According to my friends, you're one of the most awkward looking guys they've ever seen.

Skinny as all get out. Around 6 feet tall. Can't match clothing for the life of you. Bad skin. Heavy brows and close-together eyes. Giant ears and hook nose. Unfortunate hair cut. More like a comic book character than anything.

But when I look, all I see is the quick wit in your deep brown eyes, your contagious smile, and the way your hair sticks up just a little in the back of your head. I used to pat it down all the time. I see your golden skin and your confidence and the way you can always seem to make people laugh.

Beautiful. Everything. Beautiful, beautiful, beautiful.

I love trying to count every single freckle on your arm.

I love the way you fix your hair after I mess it up.

I love how you try and convince me you aren't ticklish but I touch your armpit and you squeal like a little girl.

I love how proud you are when you shave and tell me to feel your cheeks and then every time you say "that's for you fi" while you rub the back of my hand on your face.

I love when you genuinely smile. Not for pictures, or when you're posing. But I catch you smiling with all your teeth every once in a while and when I asked you why you don't always smile like that you said you don't like your smile.
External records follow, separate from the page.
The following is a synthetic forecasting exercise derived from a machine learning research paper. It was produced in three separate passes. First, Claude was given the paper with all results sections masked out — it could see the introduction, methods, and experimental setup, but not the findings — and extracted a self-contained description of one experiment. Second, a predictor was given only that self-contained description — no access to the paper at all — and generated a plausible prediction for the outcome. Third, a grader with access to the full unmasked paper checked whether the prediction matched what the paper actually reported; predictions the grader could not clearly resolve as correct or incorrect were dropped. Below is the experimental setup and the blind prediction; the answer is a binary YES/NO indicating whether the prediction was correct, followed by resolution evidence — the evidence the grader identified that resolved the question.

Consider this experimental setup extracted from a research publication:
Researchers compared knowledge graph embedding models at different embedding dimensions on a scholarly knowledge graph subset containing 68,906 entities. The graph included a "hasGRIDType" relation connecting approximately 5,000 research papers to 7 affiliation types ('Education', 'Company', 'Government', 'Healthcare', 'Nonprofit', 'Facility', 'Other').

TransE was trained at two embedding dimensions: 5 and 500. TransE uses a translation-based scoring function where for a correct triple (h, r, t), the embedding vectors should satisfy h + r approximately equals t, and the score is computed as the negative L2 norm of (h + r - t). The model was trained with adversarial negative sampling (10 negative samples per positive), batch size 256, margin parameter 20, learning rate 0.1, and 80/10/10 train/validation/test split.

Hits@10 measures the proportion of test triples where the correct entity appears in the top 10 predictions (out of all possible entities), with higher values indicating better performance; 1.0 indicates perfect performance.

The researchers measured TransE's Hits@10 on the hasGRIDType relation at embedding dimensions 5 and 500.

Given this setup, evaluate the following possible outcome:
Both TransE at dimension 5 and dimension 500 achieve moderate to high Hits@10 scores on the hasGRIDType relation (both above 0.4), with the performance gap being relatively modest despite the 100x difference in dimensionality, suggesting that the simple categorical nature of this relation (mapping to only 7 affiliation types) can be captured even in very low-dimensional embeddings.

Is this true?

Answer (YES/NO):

Well I love it.

I love when you pretend like you're going to kiss me and then put your whole mouth over my nose and blow and it makes me snort. That will never ever ever fail to make me laugh.

I love you.

Forget the dirty talk, you just keep talking about how much you love Bach, because it's sexy as hell. 

When I first met you, I thought I hope that I don't mess this up because all I do is mess things up, but I never thought it would mess me up.

i'm in love with my best friend

i'm in love with her hair, long and curly and untamed, her light brown eyes, her unfaltering, possibly fake grin, her ivory skin and the few beauty marks lined on her body

i'm in love with her voice, her loud and obnoxious, sporadic laughter, the way she sounds when she cries, how she sighs, and how her singing gives me goosebumps

i'm in love with her words, her inflections, her strength in music and in simple lines on pages

i'm in love with the way she crumbles. she is my supernova, exploding, shining brighter than the sun ever could. she fades but she returns.

i'm in love with the tears, her strange addictions, her long hands that once held me carefully

and though i can't have her now

the way she holds me in my dreams is enough to keep me grounded

-queen

Who needs math notes?
I'll just doodle your name over and over again.
That seems proactive.

I can't stop thinking about her; her hair, her eyes, her laugh. She accidentally put a spell on me, and she doesn't have a reversal. People say that 12 year olds can't love, but I know I love her. I stay awake at night thinking about her, I cry about how she isn't in my life at all. I can't stop looking at her, and when we talk, my stomach flutters like there are a million hummingbirds flying around in there. I write songs and poems about her, and all the stars in space, and all the grains of sand still cannot count my love for her. But what do I know? I'm only twelve.

I have a tendency to love things that I know are no good for me.

Coffee can sometimes make me literally double over in stomach pain, but I continue to drink without a second thought.

Junk food makes me feel like I'm drinking pitchers of grease, but I continue to eat without a second thought.

He makes me feel like I'm worshipping a brick wall, but I continue to love without a second thought. 

--artful--

A toast.

To the beautiful ones, the ones that I see in grocery stores, classrooms, sidewalks, buses, planes, waiting rooms, the world.
To all those unknowing souls that gave my heart a midnight fever and my head a run for its money.
To eyes and smiles and laughs that weren't meant for me but I hold onto regardless.
To the ones that turned my stomach into knots because they existed.
To the ones that someday will help remind me that I am beautiful, from my lips to all my secret parts that I don't so easily show the world.
To the one? If you are a passenger of brave, cruel world. I will be where I have always been.
To the ones who I love, to the ones who I will love, to the ones I loved.

Godspeed.
May your days be a blaze of glory without the fear of burning out.

-o

I've always settled for everything in my life. Where I'm going to live, who I live with, where I get my food, and who I'm friends with. My career choices, my life choices, almost everything had been decided to for me, and I've never had the chance to say anything in protest yet. It's even gotten to the point where most of the time I don't even care, because there's nothing I can do to stop it. But the one thing I had promised myself that I would never settle for was the man I was going to date. Who I put my lips on first will never be decided for me. Who I'll have my first time with will never be decided for me. Who I fall in love with will never be decided for me. That is the one thing I will always fight for when someone says different, and it will be the one thing I will make my own choice about. Now I've made my choice. And I chose you. Now I'm just waiting for you to choose me.